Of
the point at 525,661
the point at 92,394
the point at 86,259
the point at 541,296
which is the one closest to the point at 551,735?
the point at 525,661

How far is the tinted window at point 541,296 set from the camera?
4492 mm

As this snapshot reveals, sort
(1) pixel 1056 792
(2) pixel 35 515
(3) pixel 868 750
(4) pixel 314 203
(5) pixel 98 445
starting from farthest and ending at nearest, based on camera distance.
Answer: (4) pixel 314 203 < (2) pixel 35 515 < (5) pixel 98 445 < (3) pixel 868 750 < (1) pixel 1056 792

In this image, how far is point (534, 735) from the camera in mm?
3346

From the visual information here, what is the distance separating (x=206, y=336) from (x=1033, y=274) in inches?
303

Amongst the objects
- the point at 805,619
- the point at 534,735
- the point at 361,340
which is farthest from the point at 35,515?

▸ **Exercise requirements**:
Could you set down all of the lines above again, word for word and in the same order, without changing anything?

▸ **Answer to this task**:
Of
the point at 525,661
the point at 92,394
the point at 86,259
the point at 541,296
which is the one closest to the point at 551,735?
the point at 525,661

How far is the tinted window at point 541,296 set from the camera?
4492 mm

As this snapshot reveals, sort
(1) pixel 1056 792
(2) pixel 35 515
(3) pixel 868 750
(4) pixel 314 203
(5) pixel 98 445
starting from farthest and ending at nearest, based on camera distance.
Answer: (4) pixel 314 203 < (2) pixel 35 515 < (5) pixel 98 445 < (3) pixel 868 750 < (1) pixel 1056 792

In this image, how far is point (534, 735) from the camera in mm?
3346

From the visual information here, what is the distance separating (x=206, y=336) from (x=1033, y=274) in inches?
303

Amongst the objects
- the point at 805,619
- the point at 534,735
- the point at 361,340
which is farthest from the point at 35,515?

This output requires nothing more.